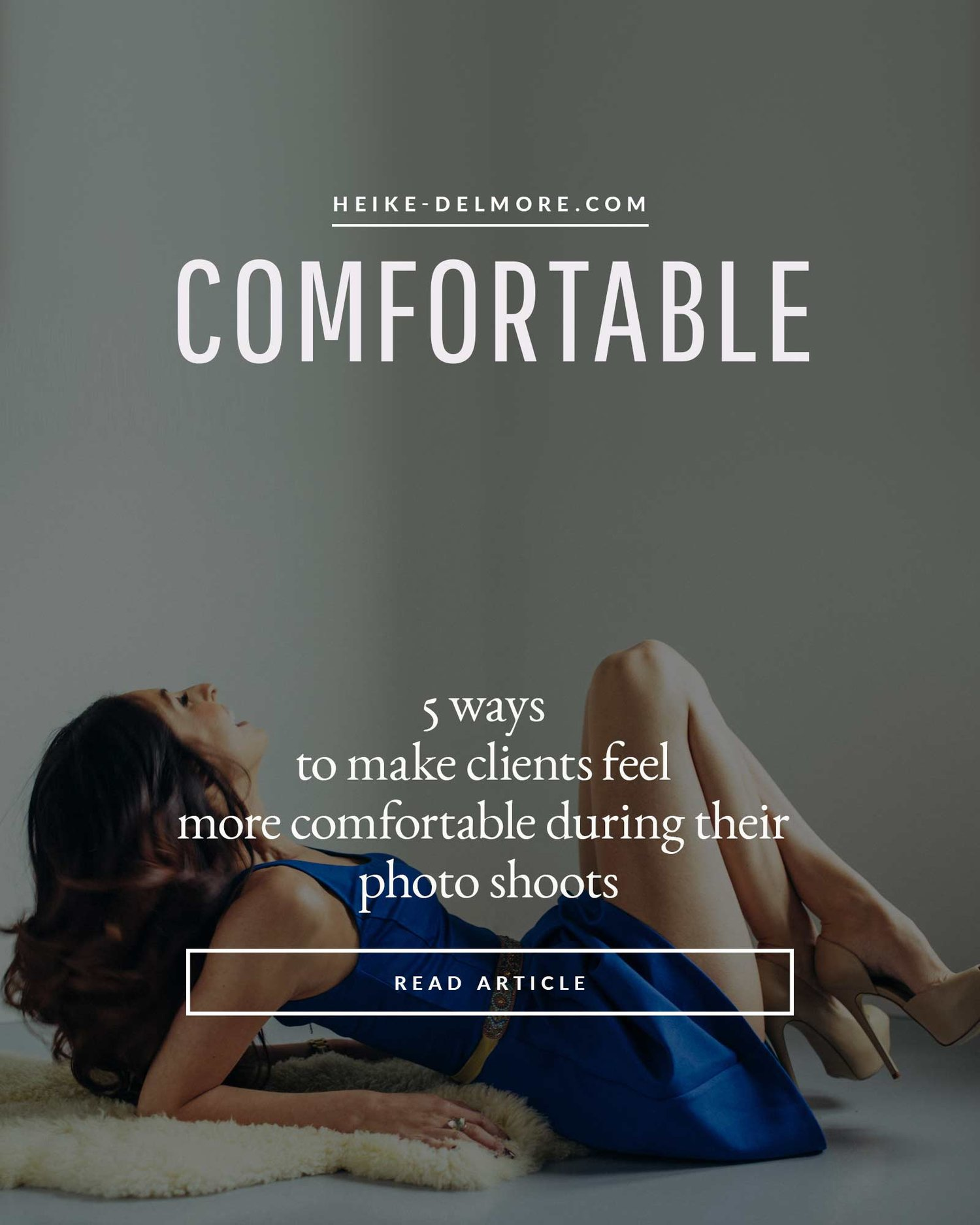 5 ways to make clients more comfortable during their photoshoot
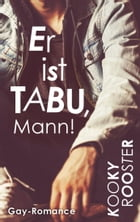 Er ist Tabu, Mann!: Gay Romance by Kooky Rooster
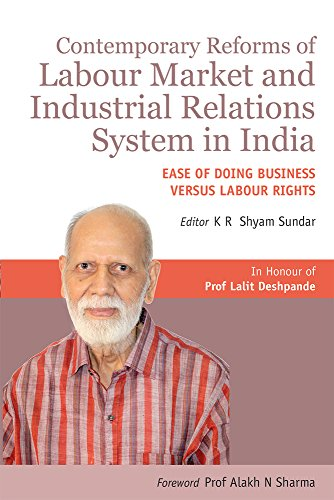 Contemporary Reforms of Labour Market and Industrial: edited by K.R.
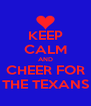 KEEP CALM AND CHEER FOR THE TEXANS - Personalised Poster A4 size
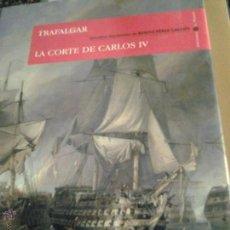 Libros de segunda mano: TRAFALGAR. LA CORTE DE CARLOS IV. EPISODIOS NACIONALES. BENITO PÉREZ GALDÓS.. Lote 46249057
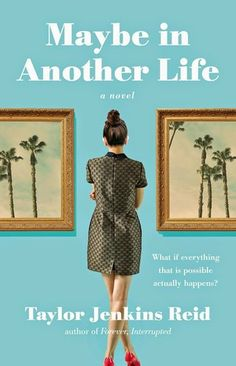 Sewickley/Moon Meetup: Maybe in Another Life by Taylor Jenkins Reid - The Pittsburgh Chick Lit Book Club (Pittsburgh, PA) - Meetup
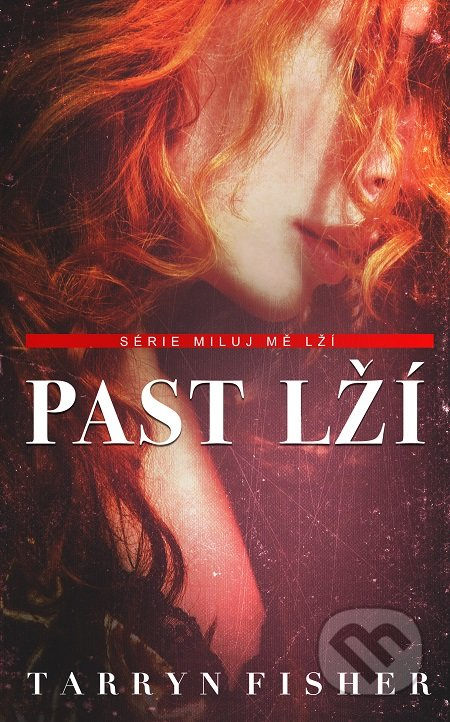 Past lží - Tarryn Fisher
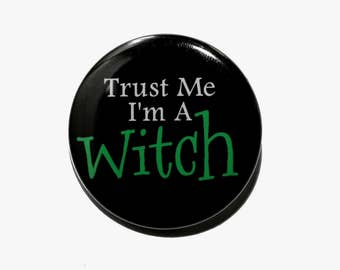 Trust Me I'm A Witch - Pinback Button Badge 1 1/2 inch 1.5 - Keychain Magnet or Flatback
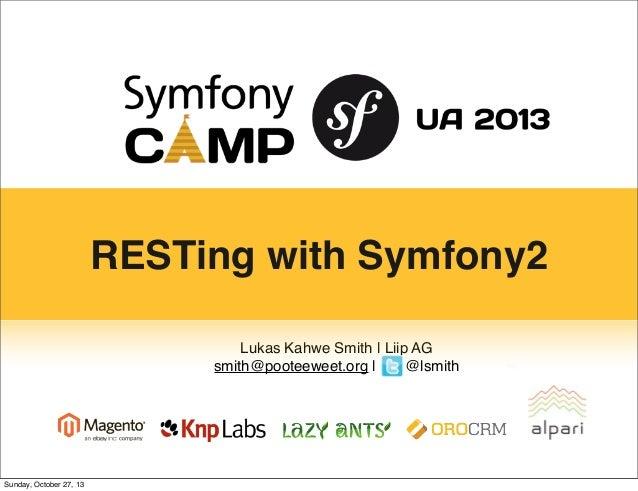 Symfony Camp 2013 UA RESTing with Symfony2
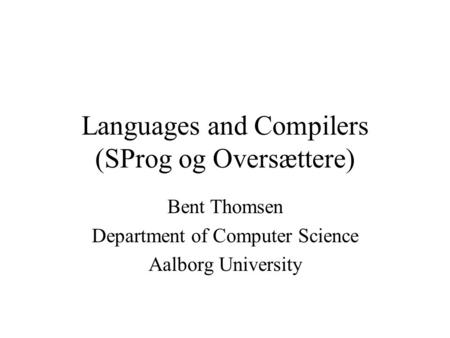 Languages and Compilers (SProg og Oversættere) Bent Thomsen Department of Computer Science Aalborg University.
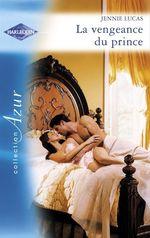 Vente EBooks : La vengeance du prince (Harlequin Azur)  - Jennie Lucas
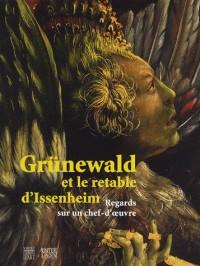 Grünewald & le retable d'Issenheim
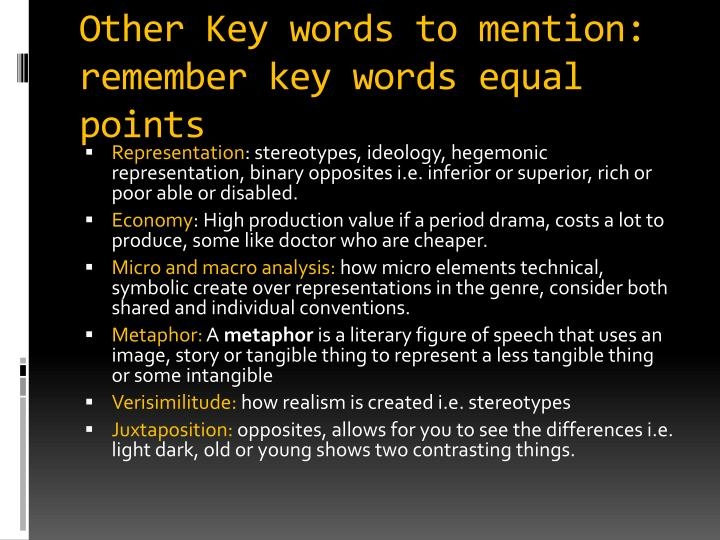 Other Key words to mention: remember key words equal points
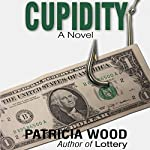 Cupidity: A Novel | Patricia Wood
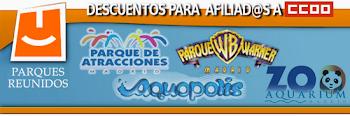 Parques Reunidos - Descuentos afiliad@s a CCOO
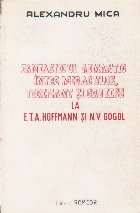 Fantasticul Romantic Intre Miraculos, Terifiant si Grotesc la E. T. A. Hoffmann si N. V. Gogol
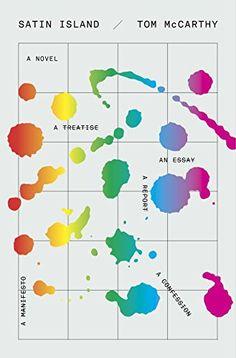 Satin Island: A novel by Tom McCarthy   Knopf   February 17, 2015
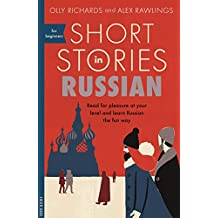 Short Stories in Russian for Beginners: Read for pleasure at your level, expand your vocabulary and learn Russian the fun way! (Teach Yourself Short Stories for Beginners-multiple Languages)
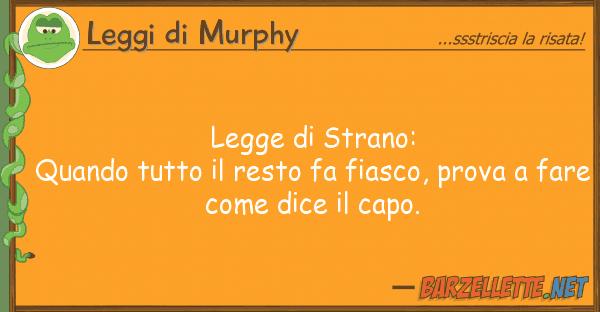 Leggi di Murphy legge strano: quando resto f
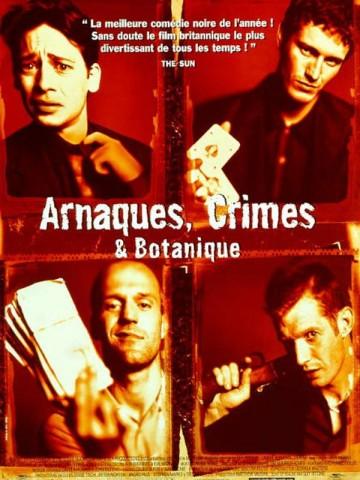 Affiche Arnaque, crimes et botanique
# # #
- **What to work on**: The answer must consist solely of the lines from the first line of the data through the line containing "Parques Reunidos - Descuentos", inclusive, reproduced exactly and without pictures.

- **Task response**:
 5 ways to make clients more comfortable during their photoshoot
 Er ist Tabu, Mann!: Gay Romance by Kooky Rooster
 Contemporary Reforms of Labour Market and Industrial: edited by K.R.
 KEEP CALM AND CHEER FOR THE TEXANS - Personalised Poster A4 size
 Libros de segunda mano: TRAFALGAR. LA CORTE DE CARLOS IV. EPISODIOS NACIONALES. BENITO PÉREZ GALDÓS.. Lote 46249057
 Sewickley/Moon Meetup: Maybe in Another Life by Taylor Jenkins Reid - The Pittsburgh Chick Lit Book Club (Pittsburgh, PA) - Meetup
 Past lží - Tarryn Fisher
 Trust Me I'm A Witch - Pinback Button Badge 1 1/2 inch 1.5 - Keychain Magnet or Flatback
 Symfony Camp 2013 UA RESTing with Symfony2
 Languages and Compilers (SProg og Oversættere) Bent Thomsen Department of Computer Science Aalborg University.
 Vente EBooks : La vengeance du prince (Harlequin Azur)  - Jennie Lucas
 Grünewald & le retable d'Issenheim
 Other Key words to mention: remember key words equal points
 Cupidity: A Novel | Patricia Wood
 Parques Reunidos - Descuentos afiliad@s a CCOO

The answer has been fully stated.